*** The records ***

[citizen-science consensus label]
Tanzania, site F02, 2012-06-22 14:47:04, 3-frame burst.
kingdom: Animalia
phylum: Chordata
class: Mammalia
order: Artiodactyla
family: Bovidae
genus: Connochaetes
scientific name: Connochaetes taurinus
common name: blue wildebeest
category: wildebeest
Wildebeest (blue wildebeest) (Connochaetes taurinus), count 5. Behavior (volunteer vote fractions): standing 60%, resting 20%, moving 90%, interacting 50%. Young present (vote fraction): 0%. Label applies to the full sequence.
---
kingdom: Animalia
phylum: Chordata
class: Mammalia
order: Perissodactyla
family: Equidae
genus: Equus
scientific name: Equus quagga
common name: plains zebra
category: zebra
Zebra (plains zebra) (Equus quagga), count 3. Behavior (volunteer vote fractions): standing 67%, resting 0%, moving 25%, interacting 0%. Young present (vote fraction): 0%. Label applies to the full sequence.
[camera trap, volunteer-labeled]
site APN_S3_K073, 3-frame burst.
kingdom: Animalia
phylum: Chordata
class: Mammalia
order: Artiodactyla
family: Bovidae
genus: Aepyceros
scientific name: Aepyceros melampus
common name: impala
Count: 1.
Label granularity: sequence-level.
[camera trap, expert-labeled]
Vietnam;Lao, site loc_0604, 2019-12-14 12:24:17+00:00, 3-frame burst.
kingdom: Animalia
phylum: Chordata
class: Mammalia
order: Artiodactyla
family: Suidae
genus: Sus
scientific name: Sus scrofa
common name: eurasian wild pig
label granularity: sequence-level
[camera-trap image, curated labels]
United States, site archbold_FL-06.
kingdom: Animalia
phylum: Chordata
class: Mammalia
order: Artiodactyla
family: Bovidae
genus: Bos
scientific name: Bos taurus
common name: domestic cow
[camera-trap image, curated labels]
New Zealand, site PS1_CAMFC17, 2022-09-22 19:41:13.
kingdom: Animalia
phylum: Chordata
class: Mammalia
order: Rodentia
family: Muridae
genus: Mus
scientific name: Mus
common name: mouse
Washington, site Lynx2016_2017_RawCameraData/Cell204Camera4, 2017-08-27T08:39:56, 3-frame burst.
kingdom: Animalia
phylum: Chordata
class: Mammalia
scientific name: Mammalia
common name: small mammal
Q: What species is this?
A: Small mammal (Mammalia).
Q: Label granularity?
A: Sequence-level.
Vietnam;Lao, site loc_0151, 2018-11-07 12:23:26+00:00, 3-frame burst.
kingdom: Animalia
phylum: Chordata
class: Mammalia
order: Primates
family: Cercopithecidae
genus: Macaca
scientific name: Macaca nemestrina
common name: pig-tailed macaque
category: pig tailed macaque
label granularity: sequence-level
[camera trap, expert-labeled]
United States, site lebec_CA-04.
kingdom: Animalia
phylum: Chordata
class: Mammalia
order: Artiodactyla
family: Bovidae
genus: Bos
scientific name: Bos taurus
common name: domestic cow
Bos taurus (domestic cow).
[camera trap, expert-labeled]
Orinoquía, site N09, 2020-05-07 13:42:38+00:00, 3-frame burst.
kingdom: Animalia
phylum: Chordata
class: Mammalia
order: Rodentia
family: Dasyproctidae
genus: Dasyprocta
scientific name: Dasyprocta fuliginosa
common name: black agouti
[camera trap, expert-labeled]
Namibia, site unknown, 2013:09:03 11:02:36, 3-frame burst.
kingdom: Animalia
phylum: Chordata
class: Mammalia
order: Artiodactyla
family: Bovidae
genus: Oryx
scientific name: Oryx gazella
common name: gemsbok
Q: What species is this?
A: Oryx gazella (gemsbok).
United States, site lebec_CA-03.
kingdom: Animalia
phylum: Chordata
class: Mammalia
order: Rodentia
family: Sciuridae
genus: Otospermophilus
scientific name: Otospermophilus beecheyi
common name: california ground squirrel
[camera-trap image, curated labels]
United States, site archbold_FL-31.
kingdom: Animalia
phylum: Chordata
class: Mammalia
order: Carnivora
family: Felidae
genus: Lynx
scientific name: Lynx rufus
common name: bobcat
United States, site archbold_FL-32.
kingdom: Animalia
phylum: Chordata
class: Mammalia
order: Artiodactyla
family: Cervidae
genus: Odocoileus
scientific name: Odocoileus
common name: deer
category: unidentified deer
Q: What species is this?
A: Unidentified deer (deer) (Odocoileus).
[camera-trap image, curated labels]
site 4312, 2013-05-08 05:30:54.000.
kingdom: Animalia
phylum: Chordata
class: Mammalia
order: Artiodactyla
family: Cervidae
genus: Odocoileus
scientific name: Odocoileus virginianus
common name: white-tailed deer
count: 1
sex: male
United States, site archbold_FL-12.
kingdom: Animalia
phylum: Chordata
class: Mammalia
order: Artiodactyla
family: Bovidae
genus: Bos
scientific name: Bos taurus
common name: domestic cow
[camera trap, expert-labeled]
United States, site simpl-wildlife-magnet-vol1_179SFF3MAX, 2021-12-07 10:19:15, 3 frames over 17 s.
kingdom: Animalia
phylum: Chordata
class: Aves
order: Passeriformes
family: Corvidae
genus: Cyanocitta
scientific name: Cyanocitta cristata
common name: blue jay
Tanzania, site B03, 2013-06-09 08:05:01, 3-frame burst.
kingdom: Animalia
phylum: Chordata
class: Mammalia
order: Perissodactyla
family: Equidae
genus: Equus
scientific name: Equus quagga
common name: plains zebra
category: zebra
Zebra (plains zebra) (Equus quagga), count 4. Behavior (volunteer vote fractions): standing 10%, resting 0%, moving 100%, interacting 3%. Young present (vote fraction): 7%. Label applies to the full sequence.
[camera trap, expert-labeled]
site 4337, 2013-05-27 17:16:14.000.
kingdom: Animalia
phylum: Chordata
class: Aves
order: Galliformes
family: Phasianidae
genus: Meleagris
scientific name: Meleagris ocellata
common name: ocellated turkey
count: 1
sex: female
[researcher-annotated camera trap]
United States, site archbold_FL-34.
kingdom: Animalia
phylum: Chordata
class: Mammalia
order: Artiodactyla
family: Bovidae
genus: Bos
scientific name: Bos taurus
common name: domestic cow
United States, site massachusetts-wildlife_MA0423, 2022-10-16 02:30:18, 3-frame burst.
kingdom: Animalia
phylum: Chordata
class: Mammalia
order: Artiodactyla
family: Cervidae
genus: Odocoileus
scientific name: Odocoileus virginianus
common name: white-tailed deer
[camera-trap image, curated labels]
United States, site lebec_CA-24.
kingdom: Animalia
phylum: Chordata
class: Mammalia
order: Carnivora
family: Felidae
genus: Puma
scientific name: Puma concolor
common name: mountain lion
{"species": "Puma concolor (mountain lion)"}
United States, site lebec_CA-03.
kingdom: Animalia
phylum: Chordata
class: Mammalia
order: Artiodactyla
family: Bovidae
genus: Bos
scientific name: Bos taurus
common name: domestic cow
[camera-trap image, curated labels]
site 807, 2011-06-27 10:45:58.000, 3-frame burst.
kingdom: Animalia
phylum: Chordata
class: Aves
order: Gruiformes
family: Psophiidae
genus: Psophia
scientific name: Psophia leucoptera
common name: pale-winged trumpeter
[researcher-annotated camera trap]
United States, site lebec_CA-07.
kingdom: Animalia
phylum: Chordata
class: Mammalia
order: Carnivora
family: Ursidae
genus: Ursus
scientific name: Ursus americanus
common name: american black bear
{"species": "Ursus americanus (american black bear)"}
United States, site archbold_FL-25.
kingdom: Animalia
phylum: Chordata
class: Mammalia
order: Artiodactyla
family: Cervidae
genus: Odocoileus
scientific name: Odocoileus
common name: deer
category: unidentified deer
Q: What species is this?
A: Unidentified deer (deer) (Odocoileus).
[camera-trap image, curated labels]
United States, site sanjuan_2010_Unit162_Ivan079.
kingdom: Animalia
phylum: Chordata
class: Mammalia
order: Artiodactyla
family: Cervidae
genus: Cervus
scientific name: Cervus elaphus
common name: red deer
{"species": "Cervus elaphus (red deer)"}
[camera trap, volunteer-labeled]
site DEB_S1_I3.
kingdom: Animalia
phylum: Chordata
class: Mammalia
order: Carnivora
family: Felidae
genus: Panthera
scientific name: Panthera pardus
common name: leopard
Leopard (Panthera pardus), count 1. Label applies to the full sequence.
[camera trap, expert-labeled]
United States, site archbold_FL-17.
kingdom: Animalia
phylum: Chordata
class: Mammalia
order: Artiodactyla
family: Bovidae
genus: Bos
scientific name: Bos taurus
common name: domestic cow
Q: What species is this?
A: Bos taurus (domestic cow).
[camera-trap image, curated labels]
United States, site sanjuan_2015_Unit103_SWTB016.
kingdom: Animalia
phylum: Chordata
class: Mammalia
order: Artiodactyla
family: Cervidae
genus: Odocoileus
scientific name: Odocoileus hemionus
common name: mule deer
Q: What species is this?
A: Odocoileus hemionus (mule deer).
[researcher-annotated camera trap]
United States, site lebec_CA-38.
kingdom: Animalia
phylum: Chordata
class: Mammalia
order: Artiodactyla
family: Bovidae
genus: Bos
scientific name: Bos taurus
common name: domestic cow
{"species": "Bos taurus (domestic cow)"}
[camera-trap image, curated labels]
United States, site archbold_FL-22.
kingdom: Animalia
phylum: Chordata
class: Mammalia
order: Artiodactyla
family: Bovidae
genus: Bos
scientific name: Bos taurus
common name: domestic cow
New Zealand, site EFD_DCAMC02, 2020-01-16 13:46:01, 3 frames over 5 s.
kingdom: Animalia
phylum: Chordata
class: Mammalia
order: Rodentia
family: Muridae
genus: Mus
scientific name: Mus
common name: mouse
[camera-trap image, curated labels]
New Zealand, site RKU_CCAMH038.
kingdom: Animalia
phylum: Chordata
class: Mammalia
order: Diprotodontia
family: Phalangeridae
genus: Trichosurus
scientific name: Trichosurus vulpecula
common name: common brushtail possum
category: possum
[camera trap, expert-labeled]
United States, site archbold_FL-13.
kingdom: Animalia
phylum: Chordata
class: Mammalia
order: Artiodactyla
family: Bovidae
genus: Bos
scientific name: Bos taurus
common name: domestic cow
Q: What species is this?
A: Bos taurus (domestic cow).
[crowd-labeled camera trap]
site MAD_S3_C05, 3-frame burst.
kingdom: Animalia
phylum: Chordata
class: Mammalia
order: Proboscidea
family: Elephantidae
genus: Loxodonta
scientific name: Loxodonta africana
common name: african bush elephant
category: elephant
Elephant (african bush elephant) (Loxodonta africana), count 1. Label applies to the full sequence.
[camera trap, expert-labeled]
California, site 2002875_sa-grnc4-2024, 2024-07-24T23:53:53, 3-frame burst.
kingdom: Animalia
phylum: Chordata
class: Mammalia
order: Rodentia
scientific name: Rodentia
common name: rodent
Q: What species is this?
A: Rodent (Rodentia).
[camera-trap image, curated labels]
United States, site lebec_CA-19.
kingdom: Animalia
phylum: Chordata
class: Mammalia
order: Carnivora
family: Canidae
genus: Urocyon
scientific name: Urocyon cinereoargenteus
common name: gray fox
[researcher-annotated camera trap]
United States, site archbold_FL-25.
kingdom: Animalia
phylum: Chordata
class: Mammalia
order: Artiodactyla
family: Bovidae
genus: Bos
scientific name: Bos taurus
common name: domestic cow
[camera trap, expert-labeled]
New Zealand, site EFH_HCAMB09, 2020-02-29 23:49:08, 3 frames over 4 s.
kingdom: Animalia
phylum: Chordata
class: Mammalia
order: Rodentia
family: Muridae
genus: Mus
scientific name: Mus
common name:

*** End of The records ***

**Required action**
There is a line with "family: Elephantidae" and a line with "2024-07-24T23:53:53, 3-frame burst." above. Copy exactly those two lines and all lines between them, with nothing else.

**Exercise answer**
family: Elephantidae
genus: Loxodonta
scientific name: Loxodonta africana
common name: african bush elephant
category: elephant
Elephant (african bush elephant) (Loxodonta africana), count 1. Label applies to the full sequence.
[camera trap, expert-labeled]
California, site 2002875_sa-grnc4-2024, 2024-07-24T23:53:53, 3-frame burst.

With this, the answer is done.